This is how IPCC’s climate report was created


The third and latest contribution to the Fifth Assessment Report of the Intergovernmental Panel on Climate Change addressing climate change mitigation was published on 13 April in Berlin. For the last two years, I have had the extremely interesting task of taking part in writing the report as a contributing author and a chapter science assistant.

As a process, the Assessment Reports of the IPCC are unique. In addition to the report authors, the work involves hundreds of other experts and decision-makers as commentators.

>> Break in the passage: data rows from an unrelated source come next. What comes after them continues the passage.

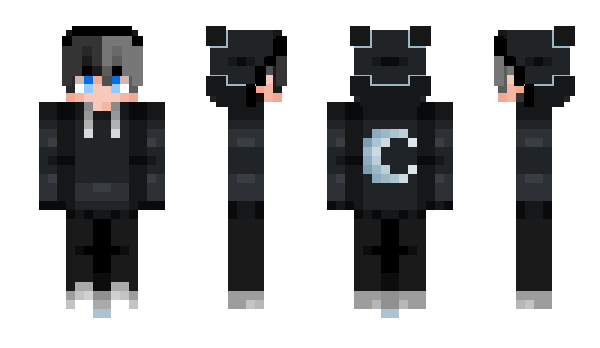 Minecraft skin Kz_abu_bakr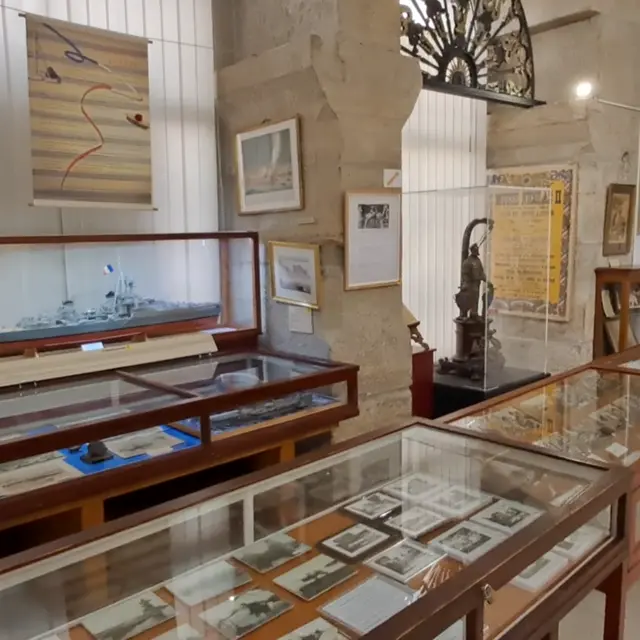 Musée d'histoire de Toulon et sa région_Toulon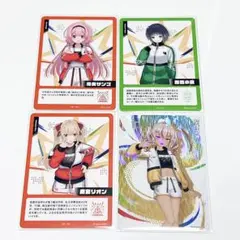 にじさんじ にじフェス2026 コレクションカード Aパック - メルカリ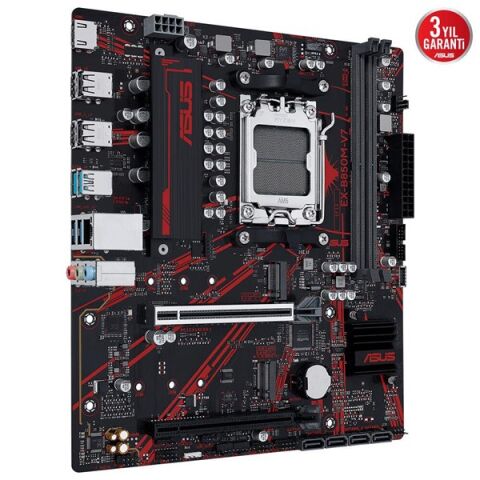 ASUS EX-B850M-V7 DDR5 HDMI PCIE 5.0 AM5 MATX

Although the work is demanding and performed on a voluntary basis, the position of lead author is highly sought after. The reports form an important reference work regarding climate change. Furthermore, they play a key role as the scientific basis for UN’s climate negotiations.

Sleepless nights

My main task has been to assist the coordinating lead author of the sixth chapter, which addresses transformation scenarios. Although the work was stressful at times, it was also extremely rewarding. Each draft was subject to expert and/or government review, and before each deadline work sometimes continued through evenings, weekends and even nights.

Working so closely with the coordinating lead author and the technical support unit in the preparations of the report has given me a real insight into how these reports are compiled.

This work has also convinced me that every effort is made to draft these reports so that the results would be the outcome of an impartial and open process. Any literature that is referred to must be approved before a specific date (in unclear cases, written evidence is collected from the publisher) and all comments given regarding the drafts are responded to in writing.

The process culminates in a week-long meeting in which government representatives review the report’s summary for policymakers word by word. Once the process is over, all participants are certainly exhausted but at the same time proud. Although the end result may not be perfect, it is the best and most extensive publication regarding the subject.

Emissions must be curbed close to zero

What was accomplished? The message of the Working Group 3 contribution to the Fifth Assessment Report is clear: without additional measures to reduce emissions, greenhouse gas emissions will double by 2050. Scenarios show that restricting global warming to less than two degrees requires that global greenhouse gas emissions are reduced to almost zero by 2100.

The earlier these mitigation measures are started, the more likely it is that the two degree goal will be achieved.

It is clear that reaching the goal will be extremely challenging. There is no single way to curb emissions, but effective emission reduction requires measures in all sectors. Transferring to low emission energy sources such as renewable energy, nuclear power and carbon capture and storage (CCS) are among the key measures.
In addition to the energy production solutions, innovations that save energy and a change in living habits towards lower consumption of energy are required. In all of these, technology plays a major role.

Cleantech is an export product

Although climate change incurs costs for society, it also offers new business opportunities.

Over the last few years, the cleantech sector has been one of the fastest-growing sectors in Finland. Strict emission reduction measures offer many business opportunities in the environmental technology sector. VTT also develops a wide variety of technologies to mitigate climate emissions.

Mitigation of climate change should not only be seen as a cost: it can also be a great opportunity. The majority of emission reduction measures will take place in the developing countries. At present, exports already cover a large share from the cleantech industry turnover. Increasing emission reduction measures will create even larger markets in China and other developing countries.